Kitap, Curzon gibi İran'la ilgilenen diğerleri tarafından okundu; Curzon, Hacı Baba karakteri için, "sadece hayat ve içinde yaşanılan çevre bakımından değil fakat vatandaşının sahip olduğu zihniyetin karakteri, temayülleri ve tavrı bakımından da tipik" olduğunu söyledi.

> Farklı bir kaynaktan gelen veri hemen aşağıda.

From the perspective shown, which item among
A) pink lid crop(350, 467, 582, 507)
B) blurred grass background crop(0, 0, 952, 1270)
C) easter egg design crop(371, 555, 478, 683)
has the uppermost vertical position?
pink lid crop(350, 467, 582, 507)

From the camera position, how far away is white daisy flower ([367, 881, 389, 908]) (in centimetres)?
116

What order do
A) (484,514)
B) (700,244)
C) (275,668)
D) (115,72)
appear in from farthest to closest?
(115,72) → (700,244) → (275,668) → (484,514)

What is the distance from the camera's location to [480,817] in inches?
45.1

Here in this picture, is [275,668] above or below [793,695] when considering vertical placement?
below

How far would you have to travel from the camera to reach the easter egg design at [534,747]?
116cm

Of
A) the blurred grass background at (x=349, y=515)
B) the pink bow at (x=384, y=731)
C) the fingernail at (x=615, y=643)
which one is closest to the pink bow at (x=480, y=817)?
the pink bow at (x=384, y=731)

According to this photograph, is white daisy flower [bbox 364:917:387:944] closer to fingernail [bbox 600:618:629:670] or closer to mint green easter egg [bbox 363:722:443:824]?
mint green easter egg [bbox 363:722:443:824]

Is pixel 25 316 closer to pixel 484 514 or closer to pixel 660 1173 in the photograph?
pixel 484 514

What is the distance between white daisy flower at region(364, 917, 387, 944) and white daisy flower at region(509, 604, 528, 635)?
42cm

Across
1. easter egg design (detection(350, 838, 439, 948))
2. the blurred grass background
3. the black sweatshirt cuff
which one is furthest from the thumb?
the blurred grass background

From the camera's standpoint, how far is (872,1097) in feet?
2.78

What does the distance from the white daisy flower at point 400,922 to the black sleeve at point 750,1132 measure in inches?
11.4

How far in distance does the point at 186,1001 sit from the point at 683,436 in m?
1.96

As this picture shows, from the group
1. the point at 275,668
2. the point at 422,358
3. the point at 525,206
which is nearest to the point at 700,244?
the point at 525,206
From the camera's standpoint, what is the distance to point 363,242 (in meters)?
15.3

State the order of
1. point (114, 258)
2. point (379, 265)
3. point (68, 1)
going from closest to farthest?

Ninova ve Nemrut'taki arkeolojik kazıları yönetmek için XIX. yüzyıl ortalarında İran'a giden Henry Layerds, Early Adventures 'İlk/Eski Maceralar' adlı kitabını 1887'de bastı. Bu kimse, savaş düşkünü kimseler olarak bulduğu Bahtiyariler arasında yaşamıştı. Layard'ın anlattıklarından daha önemli olan öyküler, geniş çaplı seyahatlerini İran ve İran Meselesi adlı kitabında kaleme alan Curzon'unkilerdi. Curzon'un 1899'da İran'a yaptığı yolculuğun amacı, Ruslar tarafından karşı saldırı ihtimalinin hesaba katılmasıyla birlikte, Fars Ülkesi ve Körfezi bölgesine doğru İngiltere'nin ilerlemesine engel olabilecek ülkenin politik problemlerini araştırmaktı. Politik nedenlerden dolayı Curzon'un kitabı daha önemliydi; fakat o, söz konusu meseleye pek taraftar değildi ve yaklaşımı, bir kitap eleştirmeni tarafından güzel bir şekilde özetleniyordu: "Mr. Curzon, İran'ı keşfettiği kanaatindedir ve onu keşfetmiş olmakla, şimdi bir tür gizemli bir yoldadır, bunu kabul etmektedir". Bununla beraber, Curzon, İngiliz yönetimini etkiliyordu. Sömürge alanları genişlerken, bütünüyle yeni bir sömürgeciler türü ortaya çıkmıştı; bunlar kendilerini, Batılı olmayan uluslardan üstün görüyor ve yaptıkları işin uygarlaştırıcı bir görev olduğuna inanıyorlardı. Sömürgeleştirilen insanların bakış açılarını anlamak istemiyorlar, fakat, Batı kültürünü ve değerlerini, Batılı olmayan ülkelerin sosyo-politik sistemlerine empoze etmeye yönelik planlarla meşgul olmayı tercih ediyorlardı.
Bir başka seyyah da, bu yüzyılın ilk yarısında İran'a ilişkin mükemmel bir çalışma yapan Edward Granville Browne idi. Kitabı A Year Among the Persians (İranlılar Arasında Geçen Bir Yıl) bir seyahat öyküsünün çok ötesindeydi. Bu ülkenin kültürü ve halkı konusunda zengin bilgi içeriyordu. İngilizlere göre onun İran kılavuzu, diğer yazarların Arabistan üzerine olan kitapları kadar önemliydi.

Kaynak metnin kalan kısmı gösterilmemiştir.